In the United States, energy consumption represents a critical aspect of human activity, and it is strongly associated with CO₂ emissions [9]. It should be noted that the total primary energy consumption in the U.S. witnessed a significant increase from 97 quadrillion British thermal units (BTU) in 2021 to 100 quadrillion BTU in 2022 [10]. This escalation in energy consumption further emphasizes the necessity for accurate methodologies to quantify and predict CO₂ emissions to better understand the environmental impact of human energy consumption [11]. The development of a reliable methodology for the calculation and forecasting of CO₂ emissions is of paramount importance. Precise calculations lead to essential data for policymakers, scientists, and researchers to make informed decisions and craft effective strategies for mitigating global warming [12]. Additionally, forecasting future CO₂ emissions allows for the assessment of potential scenarios and the formulation of targeted measures to minimize the adverse effects of climate change.

To date, different machine learning methods have been successfully applied to estimate the carbon footprint and conduct other environmental impact studies [13,14]. The application of machine learning in these fields has received a lot of attention, including investigating the environmental impact characterization factors, estimating CO₂ emissions, and managing energy sustainability. Kumari and Singh [15] highlighted India’s high CO₂ emission levels and their potential detrimental effects on the environment. Their study explored six models, including statistical, machine learning, and deep learning-based models, based on time-series data from 1980 to 2019. The performance analysis concludes that the long short-term memory (LSTM) model outperforms others and is recommended as the most suitable for predicting CO₂ emissions. Ahmed, Shuai, and Ahmed [16] investigated the increasing greenhouse gas emissions driven by energy consumption, particularly in China, India, the USA, and Russia. The study forecasted greenhouse gas emissions from 2019 to 2023, employing advanced machine learning algorithms. The LSTM model demonstrated promising accuracy in predicting CO₂, methane, and nitrous oxide (N₂O) emissions for these countries. Yamaka, Phadkantha, and Rakpho [17] proposed using three machine learning models (LASSO regression, Ridge regression, and Elastic net regression) to understand the economic and energy impacts on climate change through greenhouse gas emissions in China and the USA. These models can effectively address the limitations of the ordinary least squares (OLS) model, facilitating a deeper exploration of the economic and energy influences on greenhouse gas emissions. Mardani, Liao, Nilashi, Alrasheedi, and Cavallaro [18] presented a methodology for predicting CO₂ emissions, with a specific focus on energy consumption and economic growth as pivotal factors. The study employed clustering and machine learning techniques in conjunction with dimensionality reduction for precise predictions. Through the application of the self-organizing map clustering algorithm, data were organized into clusters, and prediction models were constructed using the adaptive neuro-fuzzy inference system and artificial neural networks for each cluster. This approach facilitated accurate predictions for the Group of 20 (G20) countries, taking into account economic growth and energy consumption.

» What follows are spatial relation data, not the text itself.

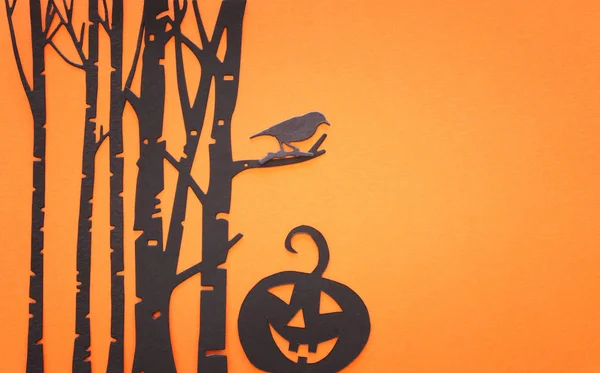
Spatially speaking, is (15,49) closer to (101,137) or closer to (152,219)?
(101,137)

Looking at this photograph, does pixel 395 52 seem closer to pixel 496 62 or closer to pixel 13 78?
pixel 496 62

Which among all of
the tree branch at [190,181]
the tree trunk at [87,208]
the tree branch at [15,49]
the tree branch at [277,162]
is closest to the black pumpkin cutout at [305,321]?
the tree branch at [277,162]

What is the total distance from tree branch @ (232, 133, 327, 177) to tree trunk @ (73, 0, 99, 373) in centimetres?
48

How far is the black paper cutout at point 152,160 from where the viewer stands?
4.89 ft

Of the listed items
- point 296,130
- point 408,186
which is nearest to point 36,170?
point 296,130

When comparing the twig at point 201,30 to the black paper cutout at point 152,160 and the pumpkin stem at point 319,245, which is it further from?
the pumpkin stem at point 319,245

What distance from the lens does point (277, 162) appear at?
1514 mm

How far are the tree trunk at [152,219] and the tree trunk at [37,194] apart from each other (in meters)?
0.32

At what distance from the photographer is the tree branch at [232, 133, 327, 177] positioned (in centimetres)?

The integration of machine learning methods with LCA enables a more comprehensive assessment of environmental impacts [19]. While LCA provides a structured framework for evaluating the entire life cycle of a product or process, machine learning techniques can enhance this analysis by incorporating complex relationships and patterns that may be difficult to capture using traditional LCA methods alone. In addition, many environmental systems are complex and characterized by uncertainty [20]. Machine learning techniques, with their ability to handle large datasets and capture intricate relationships, can enhance LCA by addressing this complexity and uncertainty [21]. Integrating machine learning can provide more nuanced insights into variables that influence environmental impacts. Notably, existing studies on CO₂ emissions prediction using machine learning techniques often lack a comprehensive comparison with CO₂ emissions calculated through life cycle assessment (LCA) methods [22]. While numerous studies focus on machine learning-based predictions, few have explored the alignment of these predictions with LCA-calculated CO₂ emissions. This research gap highlights the need for further investigation to assess the accuracy and reliability of machine learning models in estimating CO₂ emissions when compared to established LCA methodologies [23,24]. Therefore, this study aims to (i) calculate CO₂ emissions generated from 50 years of energy consumption in the USA using the LCA approach; (ii) examine six machine learning models for CO₂ emission forecasting and evaluate their performance using three metrics: mean absolute error (MAE), mean squared error (MSE), and root-mean-squared error (RMSE); and (iii) conduct a comparative analysis of predicted CO₂ emissions from different machine learning models and LCA methodologies.

2. Methodology

2.1. Data Collection

Energy consumption and CO₂ data were collected from the U.S. Energy Information Administration (EIA). These datasets encompass historical U.S. energy statistics, including total energy production from petroleum, natural gas, coal, electricity, and carbon dioxide emissions. The data span from 1973 to 2022 and are presented on a monthly basis. In this study, 600 data points for each energy were extracted and used for machine learning regression and the CO₂ evaluation based on LCA calculation. In addition, 600 CO₂ data points were used for machine learning regression. Table 1 shows a descriptive analysis of the energy and CO₂ emission dataset, which indicates the values of the mean, median, standard deviation, standard error, minimum, and maximum. Upon examining these values, a clear trend of energy consumption and CO₂ emissions can be observed. In this study, 600 data points per category is a relatively moderate sample size, which could result in overfitting. In this case, the model might not generalize well to data that have not been observed. In addition, a limited dataset could make it more difficult for the model to identify seasonal fluctuations and long-term patterns in CO₂ emissions and energy use.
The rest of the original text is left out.